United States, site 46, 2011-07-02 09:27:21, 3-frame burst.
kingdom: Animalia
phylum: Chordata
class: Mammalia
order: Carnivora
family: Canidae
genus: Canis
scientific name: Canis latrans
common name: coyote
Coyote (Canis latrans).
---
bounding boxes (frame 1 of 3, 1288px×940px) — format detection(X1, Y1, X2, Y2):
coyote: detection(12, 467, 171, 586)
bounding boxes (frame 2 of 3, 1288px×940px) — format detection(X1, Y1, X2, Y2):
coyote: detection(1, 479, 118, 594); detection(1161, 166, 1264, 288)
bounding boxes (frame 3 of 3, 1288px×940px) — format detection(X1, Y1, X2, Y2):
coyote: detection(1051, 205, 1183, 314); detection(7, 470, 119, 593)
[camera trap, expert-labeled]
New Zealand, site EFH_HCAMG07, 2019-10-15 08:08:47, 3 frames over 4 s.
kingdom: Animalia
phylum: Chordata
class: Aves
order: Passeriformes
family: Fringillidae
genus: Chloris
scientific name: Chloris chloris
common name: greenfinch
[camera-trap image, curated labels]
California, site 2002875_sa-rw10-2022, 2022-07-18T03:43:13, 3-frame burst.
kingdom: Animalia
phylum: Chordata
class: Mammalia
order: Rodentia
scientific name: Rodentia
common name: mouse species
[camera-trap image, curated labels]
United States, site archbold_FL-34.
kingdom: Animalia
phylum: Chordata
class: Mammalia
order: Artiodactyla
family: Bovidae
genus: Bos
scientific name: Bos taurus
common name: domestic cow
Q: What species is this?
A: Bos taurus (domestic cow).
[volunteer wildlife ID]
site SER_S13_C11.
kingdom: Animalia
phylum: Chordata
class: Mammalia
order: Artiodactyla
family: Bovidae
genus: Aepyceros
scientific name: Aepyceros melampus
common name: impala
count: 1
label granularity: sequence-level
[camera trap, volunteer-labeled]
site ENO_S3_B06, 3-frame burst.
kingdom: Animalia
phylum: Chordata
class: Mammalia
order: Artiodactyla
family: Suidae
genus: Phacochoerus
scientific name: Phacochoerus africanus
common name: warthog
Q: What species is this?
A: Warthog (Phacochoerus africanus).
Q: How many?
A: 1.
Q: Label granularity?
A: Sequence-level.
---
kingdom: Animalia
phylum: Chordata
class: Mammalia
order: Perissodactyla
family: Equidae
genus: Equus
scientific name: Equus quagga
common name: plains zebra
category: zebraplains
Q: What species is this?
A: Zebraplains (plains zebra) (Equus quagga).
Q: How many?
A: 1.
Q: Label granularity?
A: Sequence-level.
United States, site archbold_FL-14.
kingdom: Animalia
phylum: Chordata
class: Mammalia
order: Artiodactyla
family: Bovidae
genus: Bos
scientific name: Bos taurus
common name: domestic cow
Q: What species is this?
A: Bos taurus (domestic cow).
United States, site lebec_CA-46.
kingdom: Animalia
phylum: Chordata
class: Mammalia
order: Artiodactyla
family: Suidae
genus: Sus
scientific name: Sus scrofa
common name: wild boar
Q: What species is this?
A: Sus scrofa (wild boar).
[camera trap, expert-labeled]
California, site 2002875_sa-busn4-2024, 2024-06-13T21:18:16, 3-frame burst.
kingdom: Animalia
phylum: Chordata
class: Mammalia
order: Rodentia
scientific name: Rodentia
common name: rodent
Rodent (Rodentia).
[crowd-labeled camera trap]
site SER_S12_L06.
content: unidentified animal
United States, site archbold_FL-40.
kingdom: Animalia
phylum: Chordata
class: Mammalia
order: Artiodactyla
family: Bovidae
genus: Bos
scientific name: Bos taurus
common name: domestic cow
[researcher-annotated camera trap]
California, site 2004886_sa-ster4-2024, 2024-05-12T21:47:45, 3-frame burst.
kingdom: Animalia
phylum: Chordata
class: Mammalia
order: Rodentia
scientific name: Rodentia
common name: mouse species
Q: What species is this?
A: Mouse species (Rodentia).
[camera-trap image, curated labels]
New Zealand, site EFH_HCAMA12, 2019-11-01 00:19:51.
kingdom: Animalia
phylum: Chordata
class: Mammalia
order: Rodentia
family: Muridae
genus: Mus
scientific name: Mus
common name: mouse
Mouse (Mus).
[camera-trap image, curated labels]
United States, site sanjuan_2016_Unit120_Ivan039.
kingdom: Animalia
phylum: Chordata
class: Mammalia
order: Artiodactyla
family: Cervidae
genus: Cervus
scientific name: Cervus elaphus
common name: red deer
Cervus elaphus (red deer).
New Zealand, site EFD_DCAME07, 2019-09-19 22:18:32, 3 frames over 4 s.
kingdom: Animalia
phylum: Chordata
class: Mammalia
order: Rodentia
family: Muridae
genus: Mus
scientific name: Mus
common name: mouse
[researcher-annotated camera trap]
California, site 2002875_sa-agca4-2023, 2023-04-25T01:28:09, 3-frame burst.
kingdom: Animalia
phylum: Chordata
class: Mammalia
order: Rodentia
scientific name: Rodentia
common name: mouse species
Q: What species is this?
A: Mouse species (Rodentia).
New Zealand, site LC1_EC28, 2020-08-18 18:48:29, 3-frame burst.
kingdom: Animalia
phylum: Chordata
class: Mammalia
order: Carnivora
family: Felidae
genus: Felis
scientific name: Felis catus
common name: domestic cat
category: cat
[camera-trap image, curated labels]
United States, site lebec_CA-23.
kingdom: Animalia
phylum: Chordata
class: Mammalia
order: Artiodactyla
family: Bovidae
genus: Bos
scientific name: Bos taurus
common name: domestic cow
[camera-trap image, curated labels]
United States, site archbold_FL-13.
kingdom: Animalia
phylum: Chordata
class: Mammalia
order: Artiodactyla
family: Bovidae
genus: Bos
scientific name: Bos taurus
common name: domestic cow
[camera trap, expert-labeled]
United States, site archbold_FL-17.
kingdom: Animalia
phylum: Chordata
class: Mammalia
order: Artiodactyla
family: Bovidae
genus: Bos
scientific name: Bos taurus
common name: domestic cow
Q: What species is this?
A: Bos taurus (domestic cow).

* **Problem details**
Copy the records exactly.

* **Task result**
United States, site 46, 2011-07-02 09:27:21, 3-frame burst.
kingdom: Animalia
phylum: Chordata
class: Mammalia
order: Carnivora
family: Canidae
genus: Canis
scientific name: Canis latrans
common name: coyote
Coyote (Canis latrans).
---
bounding boxes (frame 1 of 3, 1288px×940px) — format detection(X1, Y1, X2, Y2):
coyote: detection(12, 467, 171, 586)
bounding boxes (frame 2 of 3, 1288px×940px) — format detection(X1, Y1, X2, Y2):
coyote: detection(1, 479, 118, 594); detection(1161, 166, 1264, 288)
bounding boxes (frame 3 of 3, 1288px×940px) — format detection(X1, Y1, X2, Y2):
coyote: detection(1051, 205, 1183, 314); detection(7, 470, 119, 593)
[camera trap, expert-labeled]
New Zealand, site EFH_HCAMG07, 2019-10-15 08:08:47, 3 frames over 4 s.
kingdom: Animalia
phylum: Chordata
class: Aves
order: Passeriformes
family: Fringillidae
genus: Chloris
scientific name: Chloris chloris
common name: greenfinch
[camera-trap image, curated labels]
California, site 2002875_sa-rw10-2022, 2022-07-18T03:43:13, 3-frame burst.
kingdom: Animalia
phylum: Chordata
class: Mammalia
order: Rodentia
scientific name: Rodentia
common name: mouse species
[camera-trap image, curated labels]
United States, site archbold_FL-34.
kingdom: Animalia
phylum: Chordata
class: Mammalia
order: Artiodactyla
family: Bovidae
genus: Bos
scientific name: Bos taurus
common name: domestic cow
Q: What species is this?
A: Bos taurus (domestic cow).
[volunteer wildlife ID]
site SER_S13_C11.
kingdom: Animalia
phylum: Chordata
class: Mammalia
order: Artiodactyla
family: Bovidae
genus: Aepyceros
scientific name: Aepyceros melampus
common name: impala
count: 1
label granularity: sequence-level
[camera trap, volunteer-labeled]
site ENO_S3_B06, 3-frame burst.
kingdom: Animalia
phylum: Chordata
class: Mammalia
order: Artiodactyla
family: Suidae
genus: Phacochoerus
scientific name: Phacochoerus africanus
common name: warthog
Q: What species is this?
A: Warthog (Phacochoerus africanus).
Q: How many?
A: 1.
Q: Label granularity?
A: Sequence-level.
---
kingdom: Animalia
phylum: Chordata
class: Mammalia
order: Perissodactyla
family: Equidae
genus: Equus
scientific name: Equus quagga
common name: plains zebra
category: zebraplains
Q: What species is this?
A: Zebraplains (plains zebra) (Equus quagga).
Q: How many?
A: 1.
Q: Label granularity?
A: Sequence-level.
United States, site archbold_FL-14.
kingdom: Animalia
phylum: Chordata
class: Mammalia
order: Artiodactyla
family: Bovidae
genus: Bos
scientific name: Bos taurus
common name: domestic cow
Q: What species is this?
A: Bos taurus (domestic cow).
United States, site lebec_CA-46.
kingdom: Animalia
phylum: Chordata
class: Mammalia
order: Artiodactyla
family: Suidae
genus: Sus
scientific name: Sus scrofa
common name: wild boar
Q: What species is this?
A: Sus scrofa (wild boar).
[camera trap, expert-labeled]
California, site 2002875_sa-busn4-2024, 2024-06-13T21:18:16, 3-frame burst.
kingdom: Animalia
phylum: Chordata
class: Mammalia
order: Rodentia
scientific name: Rodentia
common name: rodent
Rodent (Rodentia).
[crowd-labeled camera trap]
site SER_S12_L06.
content: unidentified animal
United States, site archbold_FL-40.
kingdom: Animalia
phylum: Chordata
class: Mammalia
order: Artiodactyla
family: Bovidae
genus: Bos
scientific name: Bos taurus
common name: domestic cow
[researcher-annotated camera trap]
California, site 2004886_sa-ster4-2024, 2024-05-12T21:47:45, 3-frame burst.
kingdom: Animalia
phylum: Chordata
class: Mammalia
order: Rodentia
scientific name: Rodentia
common name: mouse species
Q: What species is this?
A: Mouse species (Rodentia).
[camera-trap image, curated labels]
New Zealand, site EFH_HCAMA12, 2019-11-01 00:19:51.
kingdom: Animalia
phylum: Chordata
class: Mammalia
order: Rodentia
family: Muridae
genus: Mus
scientific name: Mus
common name: mouse
Mouse (Mus).
[camera-trap image, curated labels]
United States, site sanjuan_2016_Unit120_Ivan039.
kingdom: Animalia
phylum: Chordata
class: Mammalia
order: Artiodactyla
family: Cervidae
genus: Cervus
scientific name: Cervus elaphus
common name: red deer
Cervus elaphus (red deer).
New Zealand, site EFD_DCAME07, 2019-09-19 22:18:32, 3 frames over 4 s.
kingdom: Animalia
phylum: Chordata
class: Mammalia
order: Rodentia
family: Muridae
genus: Mus
scientific name: Mus
common name: mouse
[researcher-annotated camera trap]
California, site 2002875_sa-agca4-2023, 2023-04-25T01:28:09, 3-frame burst.
kingdom: Animalia
phylum: Chordata
class: Mammalia
order: Rodentia
scientific name: Rodentia
common name: mouse species
Q: What species is this?
A: Mouse species (Rodentia).
New Zealand, site LC1_EC28, 2020-08-18 18:48:29, 3-frame burst.
kingdom: Animalia
phylum: Chordata
class: Mammalia
order: Carnivora
family: Felidae
genus: Felis
scientific name: Felis catus
common name: domestic cat
category: cat
[camera-trap image, curated labels]
United States, site lebec_CA-23.
kingdom: Animalia
phylum: Chordata
class: Mammalia
order: Artiodactyla
family: Bovidae
genus: Bos
scientific name: Bos taurus
common name: domestic cow
[camera-trap image, curated labels]
United States, site archbold_FL-13.
kingdom: Animalia
phylum: Chordata
class: Mammalia
order: Artiodactyla
family: Bovidae
genus: Bos
scientific name: Bos taurus
common name: domestic cow
[camera trap, expert-labeled]
United States, site archbold_FL-17.
kingdom: Animalia
phylum: Chordata
class: Mammalia
order: Artiodactyla
family: Bovidae
genus: Bos
scientific name: Bos taurus
common name: domestic cow
Q: What species is this?
A: Bos taurus (domestic cow).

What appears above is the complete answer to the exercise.